While loading my dataset using python code on the AWS server using Spyder, I get the following error:
File "<ipython-input-19-7b2e7b5812b3>", line 1, in <module>
ffemq12 = load_h2odataframe_returns(femq12) #; ffemq12 = add_fold_column(ffemq12)
File "D:\Ashwin\do\init_sm.py", line 106, in load_h2odataframe_returns
fr=h2o.H2OFrame(python_obj=returns)
File "C:\Program Files\Anaconda2\lib\site-packages\h2o\frame.py", line 106, in __init__
column_names, column_types, na_strings, skipped_columns)
File "C:\Program Files\Anaconda2\lib\site-packages\h2o\frame.py", line 147, in _upload_python_object
self._upload_parse(tmp_path, destination_frame, 1, separator, column_names, column_types, na_strings, skipped_columns)
File "C:\Program Files\Anaconda2\lib\site-packages\h2o\frame.py", line 321, in _upload_parse
ret = h2o.api("POST /3/PostFile", filename=path)

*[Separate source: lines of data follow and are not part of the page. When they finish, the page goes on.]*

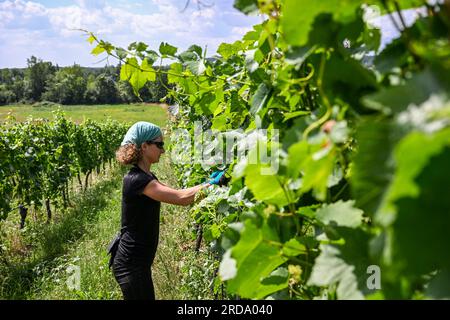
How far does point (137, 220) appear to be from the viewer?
3340 mm

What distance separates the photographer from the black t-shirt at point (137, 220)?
10.8 ft

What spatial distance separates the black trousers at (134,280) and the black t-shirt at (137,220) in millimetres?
43

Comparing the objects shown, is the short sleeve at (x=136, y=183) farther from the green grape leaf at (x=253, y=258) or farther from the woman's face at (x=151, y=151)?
the green grape leaf at (x=253, y=258)

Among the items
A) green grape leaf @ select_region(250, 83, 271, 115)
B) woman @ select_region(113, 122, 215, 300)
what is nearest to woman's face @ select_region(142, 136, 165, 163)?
woman @ select_region(113, 122, 215, 300)

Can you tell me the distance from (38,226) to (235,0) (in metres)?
8.47

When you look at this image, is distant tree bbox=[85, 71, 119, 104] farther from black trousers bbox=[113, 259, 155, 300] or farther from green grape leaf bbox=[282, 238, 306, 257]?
green grape leaf bbox=[282, 238, 306, 257]

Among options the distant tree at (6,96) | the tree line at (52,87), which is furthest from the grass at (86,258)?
the distant tree at (6,96)

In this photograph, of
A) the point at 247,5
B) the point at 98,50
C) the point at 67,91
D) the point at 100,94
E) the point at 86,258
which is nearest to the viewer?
the point at 247,5

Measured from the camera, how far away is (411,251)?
0.50m

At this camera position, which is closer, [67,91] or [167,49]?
[167,49]

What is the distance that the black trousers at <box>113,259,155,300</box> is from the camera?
333 centimetres

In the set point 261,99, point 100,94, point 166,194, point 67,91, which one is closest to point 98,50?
point 261,99

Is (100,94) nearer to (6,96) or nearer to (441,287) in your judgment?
(6,96)

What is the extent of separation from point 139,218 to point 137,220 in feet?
0.07
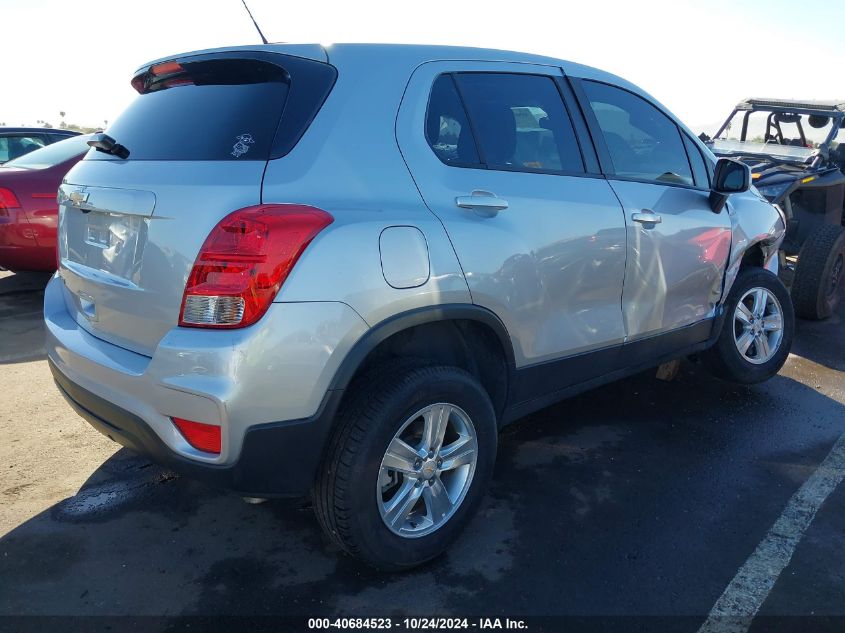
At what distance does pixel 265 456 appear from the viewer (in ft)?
7.08

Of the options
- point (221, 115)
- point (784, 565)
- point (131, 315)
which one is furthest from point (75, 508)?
point (784, 565)

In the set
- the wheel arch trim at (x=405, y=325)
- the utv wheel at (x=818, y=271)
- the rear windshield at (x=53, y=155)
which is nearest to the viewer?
the wheel arch trim at (x=405, y=325)

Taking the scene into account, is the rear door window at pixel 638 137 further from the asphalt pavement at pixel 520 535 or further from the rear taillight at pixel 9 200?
the rear taillight at pixel 9 200

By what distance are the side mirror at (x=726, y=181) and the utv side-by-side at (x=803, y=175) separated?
2.37 meters

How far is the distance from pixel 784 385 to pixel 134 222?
4176mm

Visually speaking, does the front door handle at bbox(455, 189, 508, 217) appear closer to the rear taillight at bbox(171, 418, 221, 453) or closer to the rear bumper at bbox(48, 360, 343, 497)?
the rear bumper at bbox(48, 360, 343, 497)

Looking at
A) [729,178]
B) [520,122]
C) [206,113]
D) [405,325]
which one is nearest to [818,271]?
[729,178]

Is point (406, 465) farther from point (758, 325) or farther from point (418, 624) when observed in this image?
point (758, 325)

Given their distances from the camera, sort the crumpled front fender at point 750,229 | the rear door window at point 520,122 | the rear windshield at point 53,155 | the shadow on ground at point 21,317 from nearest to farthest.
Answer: the rear door window at point 520,122 → the crumpled front fender at point 750,229 → the shadow on ground at point 21,317 → the rear windshield at point 53,155

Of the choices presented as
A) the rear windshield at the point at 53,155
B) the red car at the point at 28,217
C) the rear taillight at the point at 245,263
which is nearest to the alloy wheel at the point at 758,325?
the rear taillight at the point at 245,263

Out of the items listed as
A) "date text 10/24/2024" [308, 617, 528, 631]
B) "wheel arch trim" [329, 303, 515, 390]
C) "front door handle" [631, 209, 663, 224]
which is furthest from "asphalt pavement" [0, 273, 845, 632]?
"front door handle" [631, 209, 663, 224]

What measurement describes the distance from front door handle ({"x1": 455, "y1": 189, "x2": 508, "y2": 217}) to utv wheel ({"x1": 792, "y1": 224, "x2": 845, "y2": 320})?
432 cm

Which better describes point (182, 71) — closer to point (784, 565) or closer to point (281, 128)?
point (281, 128)

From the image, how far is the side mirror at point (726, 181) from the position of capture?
371 cm
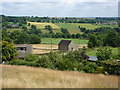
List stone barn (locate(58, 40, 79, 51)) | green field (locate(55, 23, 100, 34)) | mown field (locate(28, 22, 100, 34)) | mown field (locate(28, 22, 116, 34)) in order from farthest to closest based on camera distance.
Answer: mown field (locate(28, 22, 116, 34)) < mown field (locate(28, 22, 100, 34)) < green field (locate(55, 23, 100, 34)) < stone barn (locate(58, 40, 79, 51))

File "C:\Program Files\Anaconda2\lib\site-packages\h2o\h2o.py", line 104, in api
return h2oconn.request(endpoint, data=data, json=json, filename=filename, save_to=save_to)
File "C:\Program Files\Anaconda2\lib\site-packages\h2o\backend\connection.py", line 415, in request
raise H2OConnectionError("Unexpected HTTP error: %s" % e)
I am running this python code on Spyder on the AWS server. The code works fine up to half the dataset (1.5gb/3gb) but throws an error if I increase the data size. I tried increasing the RAM from 61gb to 122 GB but it is still giving me the same error.
Loading the data file
femq12 = pd.read_csv(r"H:\Ashwin\dta\datafile.csv")
ffemq12 = load_h2odataframe_returns(femq12)
Initializing h2o
h2o.init(nthreads = -1,max_mem_size="150G")
Loading h2o
Connecting to H2O server at http://127.0.0.1:54321... successful. -------------------------- ------------------------------------ H2O cluster uptime: 01 secs H2O cluster timezone: UTC H2O data parsing timezone: UTC H2O cluster version: 3.22.1.3 H2O cluster version age: 18 days H2O cluster total nodes: 1 H2O cluster free memory: 133.3 Gb H2O cluster total cores: 16 H2O cluster allowed cores: 16 H2O cluster status: accepting new members, healthy H2O connection proxy: H2O internal security:
False H2O API Extensions: Algos, AutoML, Core V3, Core V4 Python version: 2.7.15 final
I suspect it is a memory issue. But even after increasing RAM and max_mem_size, the dataset is not loading.
Any ideas to fix the error would be appreciated. Thank you.